Acara sinau bareng tersebut berlangsung dengan khidmad meski
seringkali diiringi dengan gelak tawa masyarakat. Pengajian khas ala Cak
Nun yang sarat wawasan kebangsaan, nasionalisme, psikologi, budaya,
hingga spiritual itu berakhir dini hari. (luh/rev) (http://www.malangpagi.com)
JAGA ALAM KOTA BATU
Budayawan Emha Ainun Najib alias Cak Nun menyambut positif
kepemimpinan Wali Kota Batu Eddy Rumpoko karena sukses mengembangkan
obyek wisata di Kota Batu. Tapi di sisi lain, Cak Nun juga berpesan agar
lingkungan dan budaya lokal tetap diperhatikan.
Hal itu disampaikan Cak Nun saat Sinau Bareng bersama ribuan warga
Malang Raya di lapangan Gelora Ajurno, Dusun Banaran, Desa Bumiaji,
Senin (26/10) kemarin malam. Sinau Bareng adalah sebutan pengajian Cak
Nun bersama warga Malang Raya.
Cak Nun memaparkan, alam yang hijau menjadi berkah bagi warga Kota
Batu, sehingga harus senantiasa dijaga. Cak Nun mengajak warga Kota Batu
untuk menanam tanaman pangan. Seperti sayuran hingga buah-buahan.
Menurutnya, lahan pertanian di Kota Batu cocok untuk tanaman pangan.
Sebab, Kota Batu tidak pernah kekeringan, sehingga bisa menyediakan
pangan bagi warga Kota Batu. ”Ayo bersama-sama membangun Aji atau
martabat sebagai manusia,” kata Cak Nun di hadapan ribuan jamaahnya. (http://radarmalang.co.id)
CAK NUN: PUJI NAMA DESA BUMIAJI
Emha Ainun Nadjib atau akrab sapa Cak Nun, mengatakan jika nama Desa "Bumiaji" merupakan nama desa yang paling bagus di Indonesia.
Hal itu dikatakan Cak Nun dalam penyelenggaraan 'Sinau Bareng Cak Nun' yang digelar di Stadion Gelora Arjuno, Desa Bumiaji, Kecamatan Bumiaji.

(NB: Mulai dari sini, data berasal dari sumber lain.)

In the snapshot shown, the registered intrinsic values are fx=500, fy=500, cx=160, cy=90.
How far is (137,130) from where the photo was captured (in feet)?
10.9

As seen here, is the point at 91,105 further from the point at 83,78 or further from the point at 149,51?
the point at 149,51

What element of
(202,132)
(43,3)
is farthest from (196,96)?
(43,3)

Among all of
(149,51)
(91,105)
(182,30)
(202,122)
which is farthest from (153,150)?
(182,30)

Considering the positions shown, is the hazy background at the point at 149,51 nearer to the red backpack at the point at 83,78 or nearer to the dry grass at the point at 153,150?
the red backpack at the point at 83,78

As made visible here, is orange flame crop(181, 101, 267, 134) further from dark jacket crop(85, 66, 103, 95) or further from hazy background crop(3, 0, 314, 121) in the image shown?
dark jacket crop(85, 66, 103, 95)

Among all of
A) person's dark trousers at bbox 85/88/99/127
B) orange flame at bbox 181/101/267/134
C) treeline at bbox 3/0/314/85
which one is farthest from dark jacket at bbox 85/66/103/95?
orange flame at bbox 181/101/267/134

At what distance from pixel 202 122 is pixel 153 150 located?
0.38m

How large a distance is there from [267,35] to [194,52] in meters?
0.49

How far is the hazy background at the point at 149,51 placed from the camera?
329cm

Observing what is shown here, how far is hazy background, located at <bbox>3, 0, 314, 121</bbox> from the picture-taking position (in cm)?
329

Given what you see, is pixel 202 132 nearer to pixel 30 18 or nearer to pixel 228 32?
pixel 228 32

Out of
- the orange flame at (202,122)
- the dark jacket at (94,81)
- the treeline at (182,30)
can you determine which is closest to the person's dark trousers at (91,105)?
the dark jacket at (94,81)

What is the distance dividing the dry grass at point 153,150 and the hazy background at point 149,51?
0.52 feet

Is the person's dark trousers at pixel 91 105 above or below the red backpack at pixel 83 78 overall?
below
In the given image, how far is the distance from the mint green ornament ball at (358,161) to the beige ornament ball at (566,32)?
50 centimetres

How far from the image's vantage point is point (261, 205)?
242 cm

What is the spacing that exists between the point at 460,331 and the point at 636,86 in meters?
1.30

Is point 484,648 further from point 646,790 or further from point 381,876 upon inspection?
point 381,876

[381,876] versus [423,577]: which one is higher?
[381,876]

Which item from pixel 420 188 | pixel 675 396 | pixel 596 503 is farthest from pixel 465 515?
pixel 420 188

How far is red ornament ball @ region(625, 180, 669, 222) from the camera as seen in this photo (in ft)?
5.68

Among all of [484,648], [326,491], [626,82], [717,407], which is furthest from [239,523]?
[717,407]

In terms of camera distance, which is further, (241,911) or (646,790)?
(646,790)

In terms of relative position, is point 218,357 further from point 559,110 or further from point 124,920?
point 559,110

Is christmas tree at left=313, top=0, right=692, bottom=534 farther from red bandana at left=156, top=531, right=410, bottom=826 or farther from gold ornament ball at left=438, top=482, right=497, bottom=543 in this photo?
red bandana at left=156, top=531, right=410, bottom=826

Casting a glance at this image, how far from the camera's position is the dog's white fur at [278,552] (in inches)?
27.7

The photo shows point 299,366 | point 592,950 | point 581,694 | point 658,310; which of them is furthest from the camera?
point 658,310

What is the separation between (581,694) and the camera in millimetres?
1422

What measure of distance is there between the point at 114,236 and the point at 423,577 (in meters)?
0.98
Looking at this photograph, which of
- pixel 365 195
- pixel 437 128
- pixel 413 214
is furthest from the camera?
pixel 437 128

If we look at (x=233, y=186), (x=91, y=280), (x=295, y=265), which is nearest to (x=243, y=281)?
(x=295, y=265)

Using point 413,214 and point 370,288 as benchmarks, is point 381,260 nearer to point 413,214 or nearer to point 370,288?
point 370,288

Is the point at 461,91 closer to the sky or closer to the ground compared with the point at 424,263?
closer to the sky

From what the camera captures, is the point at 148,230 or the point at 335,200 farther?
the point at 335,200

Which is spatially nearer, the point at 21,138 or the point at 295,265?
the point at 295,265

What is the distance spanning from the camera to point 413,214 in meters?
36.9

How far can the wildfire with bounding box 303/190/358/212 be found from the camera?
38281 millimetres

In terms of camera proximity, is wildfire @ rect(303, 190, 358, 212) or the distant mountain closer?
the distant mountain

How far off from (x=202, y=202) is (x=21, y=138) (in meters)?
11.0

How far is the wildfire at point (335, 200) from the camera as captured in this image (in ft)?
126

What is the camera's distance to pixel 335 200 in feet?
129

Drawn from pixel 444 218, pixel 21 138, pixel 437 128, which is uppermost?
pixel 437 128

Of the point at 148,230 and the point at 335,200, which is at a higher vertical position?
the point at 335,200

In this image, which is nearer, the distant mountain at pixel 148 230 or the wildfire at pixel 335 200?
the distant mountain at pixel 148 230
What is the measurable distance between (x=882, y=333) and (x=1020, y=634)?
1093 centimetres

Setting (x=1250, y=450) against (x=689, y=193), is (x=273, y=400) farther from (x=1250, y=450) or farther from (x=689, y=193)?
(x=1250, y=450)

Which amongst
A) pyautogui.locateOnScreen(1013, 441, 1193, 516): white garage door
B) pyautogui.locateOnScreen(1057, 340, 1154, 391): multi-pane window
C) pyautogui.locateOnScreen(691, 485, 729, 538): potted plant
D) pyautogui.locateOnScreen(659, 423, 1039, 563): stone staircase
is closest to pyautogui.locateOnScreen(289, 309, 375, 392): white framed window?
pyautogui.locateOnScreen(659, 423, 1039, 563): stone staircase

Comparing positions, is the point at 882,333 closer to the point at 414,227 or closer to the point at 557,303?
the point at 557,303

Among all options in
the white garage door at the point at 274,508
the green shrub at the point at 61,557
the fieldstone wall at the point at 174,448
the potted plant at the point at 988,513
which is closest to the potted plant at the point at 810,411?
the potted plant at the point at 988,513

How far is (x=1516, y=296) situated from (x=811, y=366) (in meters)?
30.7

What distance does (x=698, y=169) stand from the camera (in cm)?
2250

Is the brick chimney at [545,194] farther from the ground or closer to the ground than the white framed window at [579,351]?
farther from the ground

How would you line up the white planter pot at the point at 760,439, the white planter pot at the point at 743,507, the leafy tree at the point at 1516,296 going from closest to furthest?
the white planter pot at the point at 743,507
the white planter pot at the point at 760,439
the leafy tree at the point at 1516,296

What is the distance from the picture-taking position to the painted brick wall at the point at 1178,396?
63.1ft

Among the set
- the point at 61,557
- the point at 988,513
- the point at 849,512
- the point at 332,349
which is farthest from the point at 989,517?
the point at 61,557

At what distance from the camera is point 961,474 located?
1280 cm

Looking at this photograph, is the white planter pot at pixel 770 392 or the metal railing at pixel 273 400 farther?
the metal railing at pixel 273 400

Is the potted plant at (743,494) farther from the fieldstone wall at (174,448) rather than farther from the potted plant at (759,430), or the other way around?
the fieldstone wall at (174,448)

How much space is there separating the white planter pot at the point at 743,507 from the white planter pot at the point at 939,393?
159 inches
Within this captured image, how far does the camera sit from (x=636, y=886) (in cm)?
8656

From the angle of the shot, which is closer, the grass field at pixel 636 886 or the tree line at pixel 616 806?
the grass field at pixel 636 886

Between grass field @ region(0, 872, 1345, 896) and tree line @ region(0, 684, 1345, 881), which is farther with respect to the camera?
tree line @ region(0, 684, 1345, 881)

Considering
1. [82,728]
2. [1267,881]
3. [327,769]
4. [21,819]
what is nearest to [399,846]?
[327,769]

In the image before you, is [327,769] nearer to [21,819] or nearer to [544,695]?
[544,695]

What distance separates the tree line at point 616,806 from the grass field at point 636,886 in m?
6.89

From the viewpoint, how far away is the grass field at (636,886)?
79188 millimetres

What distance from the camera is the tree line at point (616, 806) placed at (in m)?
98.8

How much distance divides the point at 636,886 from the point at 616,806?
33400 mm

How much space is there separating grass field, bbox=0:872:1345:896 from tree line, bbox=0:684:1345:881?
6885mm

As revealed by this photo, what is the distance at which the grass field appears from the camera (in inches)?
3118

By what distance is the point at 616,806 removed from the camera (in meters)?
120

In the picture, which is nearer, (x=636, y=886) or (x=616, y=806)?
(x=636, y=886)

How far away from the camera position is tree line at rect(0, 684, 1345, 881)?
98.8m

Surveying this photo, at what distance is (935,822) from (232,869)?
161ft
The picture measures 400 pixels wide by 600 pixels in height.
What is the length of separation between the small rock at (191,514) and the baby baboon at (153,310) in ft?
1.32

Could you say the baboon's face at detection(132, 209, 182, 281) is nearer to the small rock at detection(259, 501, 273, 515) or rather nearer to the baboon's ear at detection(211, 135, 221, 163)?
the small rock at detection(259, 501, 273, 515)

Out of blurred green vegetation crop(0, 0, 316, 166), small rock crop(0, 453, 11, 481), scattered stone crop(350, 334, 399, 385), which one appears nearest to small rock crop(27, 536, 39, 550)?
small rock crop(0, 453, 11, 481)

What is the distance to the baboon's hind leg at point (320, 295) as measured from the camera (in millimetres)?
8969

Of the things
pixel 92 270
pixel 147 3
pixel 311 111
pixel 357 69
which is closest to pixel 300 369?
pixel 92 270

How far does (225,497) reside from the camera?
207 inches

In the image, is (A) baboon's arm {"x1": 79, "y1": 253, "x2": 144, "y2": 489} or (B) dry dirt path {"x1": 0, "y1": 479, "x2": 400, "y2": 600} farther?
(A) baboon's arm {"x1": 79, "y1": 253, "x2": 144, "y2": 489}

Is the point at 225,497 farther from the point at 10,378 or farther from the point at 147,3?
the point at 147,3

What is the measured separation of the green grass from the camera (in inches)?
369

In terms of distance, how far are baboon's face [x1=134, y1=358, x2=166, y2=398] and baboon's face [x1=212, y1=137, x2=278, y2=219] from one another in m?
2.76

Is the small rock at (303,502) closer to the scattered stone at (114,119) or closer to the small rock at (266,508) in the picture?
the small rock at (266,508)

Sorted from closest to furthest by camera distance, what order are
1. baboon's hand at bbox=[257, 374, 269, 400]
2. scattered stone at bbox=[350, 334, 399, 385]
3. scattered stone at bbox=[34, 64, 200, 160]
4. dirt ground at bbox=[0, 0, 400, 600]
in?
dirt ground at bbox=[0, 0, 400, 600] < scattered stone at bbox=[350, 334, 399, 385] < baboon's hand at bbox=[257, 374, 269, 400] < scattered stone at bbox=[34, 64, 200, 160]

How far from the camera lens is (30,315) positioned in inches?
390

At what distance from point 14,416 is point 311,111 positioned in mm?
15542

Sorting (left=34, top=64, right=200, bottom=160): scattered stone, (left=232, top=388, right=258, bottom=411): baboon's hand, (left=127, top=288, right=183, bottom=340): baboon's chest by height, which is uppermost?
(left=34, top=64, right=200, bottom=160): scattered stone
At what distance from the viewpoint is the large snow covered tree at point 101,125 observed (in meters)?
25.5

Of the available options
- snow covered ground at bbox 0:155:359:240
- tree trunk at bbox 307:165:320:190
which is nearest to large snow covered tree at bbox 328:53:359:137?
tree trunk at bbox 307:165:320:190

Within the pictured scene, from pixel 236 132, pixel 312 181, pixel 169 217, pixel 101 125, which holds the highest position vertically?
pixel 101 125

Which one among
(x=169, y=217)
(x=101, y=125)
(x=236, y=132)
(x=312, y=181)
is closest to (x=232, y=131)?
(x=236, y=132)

"Allah itu menciptakan Bumi, Bumi itu Tanah dan Aji adalah karakter
atau harga diri, jadi Bumiaji adalah tanah yang penuh kehormatan," ujar
Cak Nun kepada masyarakat.
Kemudian, Cak Nun juga menjelaskan, jika "aji" di kalangan akademisi
digunakan untuk "mengkaji", yang menurutnya mengkaji dengan menggunakan
akal.
Sedangkan dalam kalangan santri, "aji" digunakan untuk "menggali aji"
atau mengaji. "Praktiknya memang baca Al Quran, tapi hasilnya adalah Ajining Urip atau kehormatan hidup," tambahnya.
'Sinau Bareng Cak Nun' tersebut dalam rangka selamatan Desa Bumiaji bersama perayaan HUT ke 14 Kota Batu.
Dalam penyelenggaraan tersebut dihadiri Wali Kota Batu, Eddy Rumpoko, Ketua DPRD Kota Batu, Cahyo Edi Purnomo dan seluruh Forum Komunikasi Pimpinan Daerah.